数据记录 =
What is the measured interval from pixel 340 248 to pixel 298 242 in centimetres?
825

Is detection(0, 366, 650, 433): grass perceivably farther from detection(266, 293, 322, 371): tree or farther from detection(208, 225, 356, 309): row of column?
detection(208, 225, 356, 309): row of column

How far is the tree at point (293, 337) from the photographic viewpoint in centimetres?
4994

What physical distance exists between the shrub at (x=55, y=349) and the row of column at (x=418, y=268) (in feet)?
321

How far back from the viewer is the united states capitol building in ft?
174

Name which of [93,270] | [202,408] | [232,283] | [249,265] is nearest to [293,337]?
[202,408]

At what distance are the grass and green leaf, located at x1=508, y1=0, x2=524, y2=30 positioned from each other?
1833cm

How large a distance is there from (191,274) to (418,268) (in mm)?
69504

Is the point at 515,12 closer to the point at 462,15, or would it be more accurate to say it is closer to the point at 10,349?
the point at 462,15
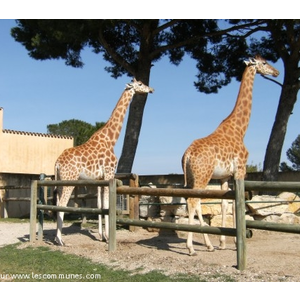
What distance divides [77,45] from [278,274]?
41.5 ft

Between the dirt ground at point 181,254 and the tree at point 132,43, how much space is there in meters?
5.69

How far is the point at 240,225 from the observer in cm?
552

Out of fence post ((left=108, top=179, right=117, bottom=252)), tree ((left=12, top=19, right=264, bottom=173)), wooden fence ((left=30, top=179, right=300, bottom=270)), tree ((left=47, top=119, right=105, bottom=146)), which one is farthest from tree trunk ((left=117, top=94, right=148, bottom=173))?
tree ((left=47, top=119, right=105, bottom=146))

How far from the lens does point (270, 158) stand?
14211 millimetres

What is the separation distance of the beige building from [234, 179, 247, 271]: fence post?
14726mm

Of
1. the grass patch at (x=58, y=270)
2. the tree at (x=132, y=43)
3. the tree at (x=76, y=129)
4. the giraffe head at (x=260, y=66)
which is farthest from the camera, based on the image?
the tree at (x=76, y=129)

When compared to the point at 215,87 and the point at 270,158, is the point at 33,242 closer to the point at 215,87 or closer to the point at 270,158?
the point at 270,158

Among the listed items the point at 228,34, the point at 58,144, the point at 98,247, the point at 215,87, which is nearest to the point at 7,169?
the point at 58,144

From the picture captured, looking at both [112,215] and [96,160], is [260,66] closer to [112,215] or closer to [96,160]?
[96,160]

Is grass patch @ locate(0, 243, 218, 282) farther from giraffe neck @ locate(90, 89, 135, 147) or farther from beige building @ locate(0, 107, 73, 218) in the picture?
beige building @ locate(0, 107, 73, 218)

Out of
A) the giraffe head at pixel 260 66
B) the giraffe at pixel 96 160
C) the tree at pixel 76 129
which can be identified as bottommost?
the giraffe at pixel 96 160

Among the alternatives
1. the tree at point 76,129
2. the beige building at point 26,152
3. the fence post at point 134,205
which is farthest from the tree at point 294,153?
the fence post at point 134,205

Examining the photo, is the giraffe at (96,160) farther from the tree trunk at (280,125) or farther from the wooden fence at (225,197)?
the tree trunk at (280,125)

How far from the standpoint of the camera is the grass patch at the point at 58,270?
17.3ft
...
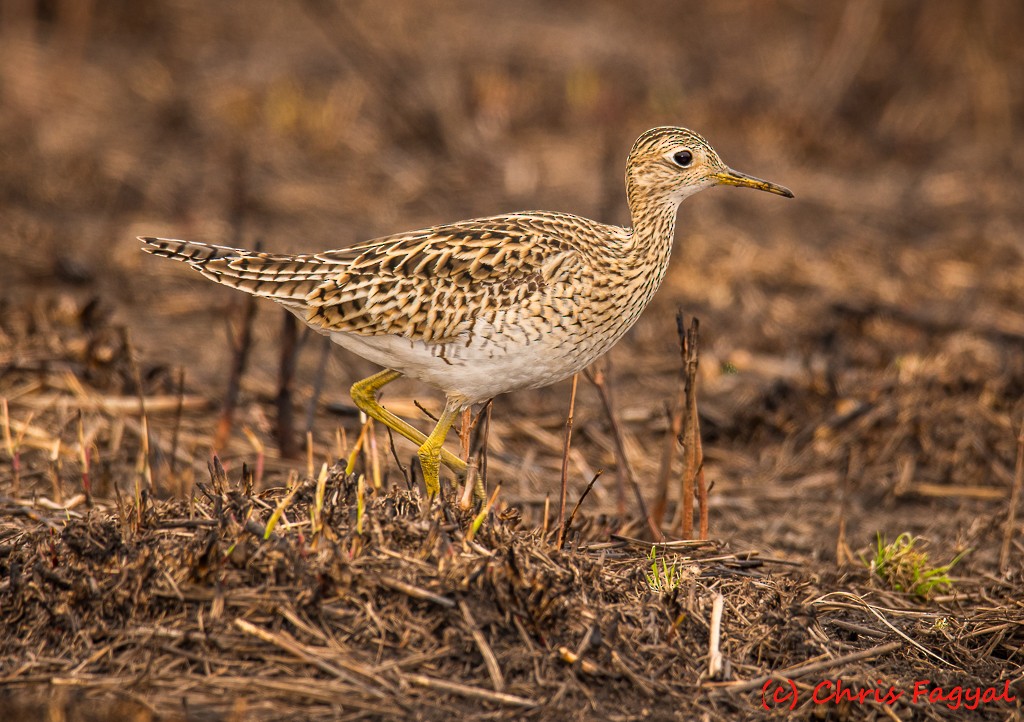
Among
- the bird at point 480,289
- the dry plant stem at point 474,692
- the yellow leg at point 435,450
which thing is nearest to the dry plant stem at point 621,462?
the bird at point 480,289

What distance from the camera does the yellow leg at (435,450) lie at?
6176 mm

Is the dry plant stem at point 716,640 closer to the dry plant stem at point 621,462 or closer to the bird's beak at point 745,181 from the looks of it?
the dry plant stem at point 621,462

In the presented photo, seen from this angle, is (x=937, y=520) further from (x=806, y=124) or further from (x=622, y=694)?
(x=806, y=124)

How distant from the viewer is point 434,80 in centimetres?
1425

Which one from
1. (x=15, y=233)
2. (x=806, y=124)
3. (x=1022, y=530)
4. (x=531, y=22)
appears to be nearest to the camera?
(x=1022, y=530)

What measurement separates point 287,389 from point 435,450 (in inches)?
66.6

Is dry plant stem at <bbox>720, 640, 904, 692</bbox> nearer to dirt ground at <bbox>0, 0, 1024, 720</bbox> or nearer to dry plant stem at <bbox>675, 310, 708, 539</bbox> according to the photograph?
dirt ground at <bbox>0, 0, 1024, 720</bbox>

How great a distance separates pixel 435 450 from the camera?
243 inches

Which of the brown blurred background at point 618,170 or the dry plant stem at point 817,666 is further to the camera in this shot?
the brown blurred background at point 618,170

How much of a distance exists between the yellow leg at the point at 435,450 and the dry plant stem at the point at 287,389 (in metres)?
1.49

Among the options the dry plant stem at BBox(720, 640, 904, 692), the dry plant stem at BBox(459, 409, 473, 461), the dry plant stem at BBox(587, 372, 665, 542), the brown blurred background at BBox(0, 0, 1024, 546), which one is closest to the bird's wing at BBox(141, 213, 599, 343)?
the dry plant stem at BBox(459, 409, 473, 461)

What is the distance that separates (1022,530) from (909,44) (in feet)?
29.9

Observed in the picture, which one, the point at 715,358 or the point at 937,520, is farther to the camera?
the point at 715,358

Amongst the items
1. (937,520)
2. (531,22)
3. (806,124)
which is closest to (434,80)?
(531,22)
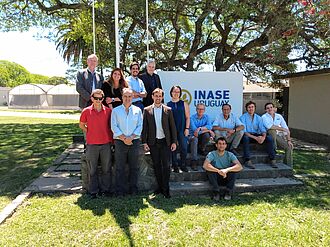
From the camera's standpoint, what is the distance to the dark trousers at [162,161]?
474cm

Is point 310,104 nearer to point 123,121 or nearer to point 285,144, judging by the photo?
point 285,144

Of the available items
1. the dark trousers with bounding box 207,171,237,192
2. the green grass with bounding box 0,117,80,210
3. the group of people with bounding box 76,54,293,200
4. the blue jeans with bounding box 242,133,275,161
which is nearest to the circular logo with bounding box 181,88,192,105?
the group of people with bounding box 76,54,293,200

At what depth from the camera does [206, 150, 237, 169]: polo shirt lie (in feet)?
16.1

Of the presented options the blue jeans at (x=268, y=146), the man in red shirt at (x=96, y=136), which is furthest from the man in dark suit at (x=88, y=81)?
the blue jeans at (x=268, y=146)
==
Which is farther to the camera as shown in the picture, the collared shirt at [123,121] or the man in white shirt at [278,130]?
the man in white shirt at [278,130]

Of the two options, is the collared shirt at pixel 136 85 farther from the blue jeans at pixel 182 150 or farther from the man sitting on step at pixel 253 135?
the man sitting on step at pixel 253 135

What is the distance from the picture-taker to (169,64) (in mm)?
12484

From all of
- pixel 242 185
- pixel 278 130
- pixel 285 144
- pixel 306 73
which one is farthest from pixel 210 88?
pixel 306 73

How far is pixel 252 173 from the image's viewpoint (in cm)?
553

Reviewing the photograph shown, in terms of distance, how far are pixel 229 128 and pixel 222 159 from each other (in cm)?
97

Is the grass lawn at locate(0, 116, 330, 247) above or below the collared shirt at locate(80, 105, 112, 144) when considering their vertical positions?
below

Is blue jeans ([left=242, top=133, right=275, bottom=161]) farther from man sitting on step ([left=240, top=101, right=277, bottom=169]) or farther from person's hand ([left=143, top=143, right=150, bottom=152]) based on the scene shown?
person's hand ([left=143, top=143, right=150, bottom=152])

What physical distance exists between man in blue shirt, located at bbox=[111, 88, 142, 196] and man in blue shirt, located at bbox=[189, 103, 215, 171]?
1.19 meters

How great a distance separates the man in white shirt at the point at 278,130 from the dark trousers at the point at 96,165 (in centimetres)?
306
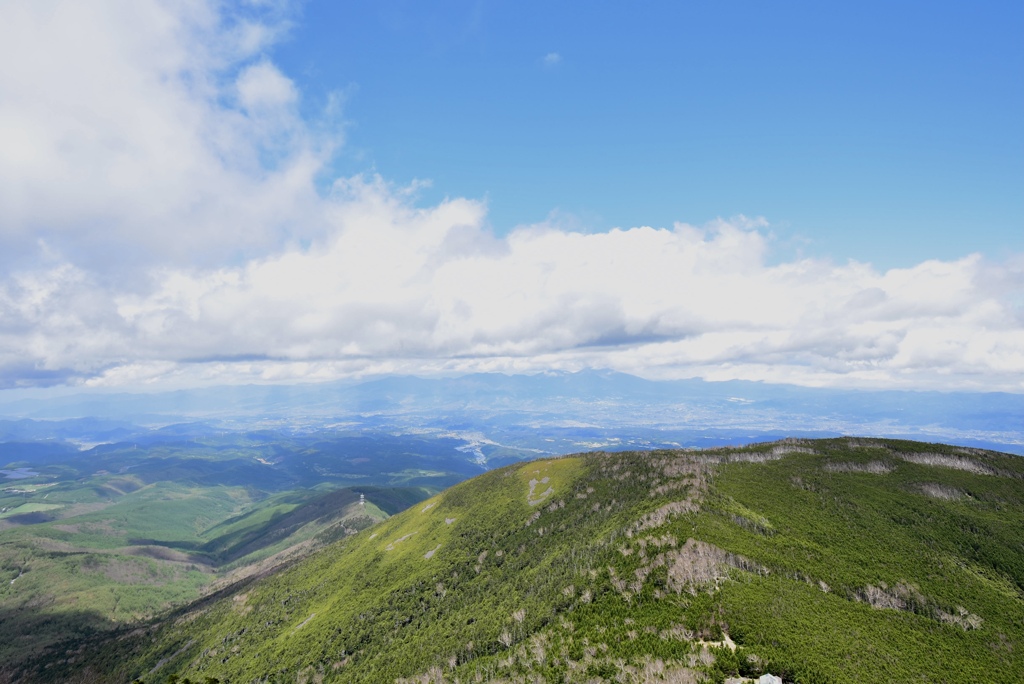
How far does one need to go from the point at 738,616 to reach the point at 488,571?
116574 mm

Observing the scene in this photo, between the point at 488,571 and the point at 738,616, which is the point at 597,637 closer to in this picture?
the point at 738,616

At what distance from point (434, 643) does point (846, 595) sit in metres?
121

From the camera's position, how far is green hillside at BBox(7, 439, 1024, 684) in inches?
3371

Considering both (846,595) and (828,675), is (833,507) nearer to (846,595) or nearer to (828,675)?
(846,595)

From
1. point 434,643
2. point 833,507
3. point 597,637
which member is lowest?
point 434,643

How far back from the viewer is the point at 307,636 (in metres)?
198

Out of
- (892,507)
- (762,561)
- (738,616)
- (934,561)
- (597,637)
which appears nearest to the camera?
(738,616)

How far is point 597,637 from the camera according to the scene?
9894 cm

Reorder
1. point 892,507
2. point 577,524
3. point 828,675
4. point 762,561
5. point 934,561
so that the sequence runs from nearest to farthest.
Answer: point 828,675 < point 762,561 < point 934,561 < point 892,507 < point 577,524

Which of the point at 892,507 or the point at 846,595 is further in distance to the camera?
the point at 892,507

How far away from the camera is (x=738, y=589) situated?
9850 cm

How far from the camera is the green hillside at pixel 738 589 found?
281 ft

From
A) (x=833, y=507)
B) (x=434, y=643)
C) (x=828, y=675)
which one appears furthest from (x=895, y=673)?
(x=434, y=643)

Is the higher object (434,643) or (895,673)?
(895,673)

任务目标 = 在上面的材料里找出所有带有“hillside”这个词的行，把这些行一行一行抄下来。

练习结果 =
From the camera's position, how far is green hillside at BBox(7, 439, 1024, 684) in inches?
How far from the camera is the green hillside at pixel 738 589 found?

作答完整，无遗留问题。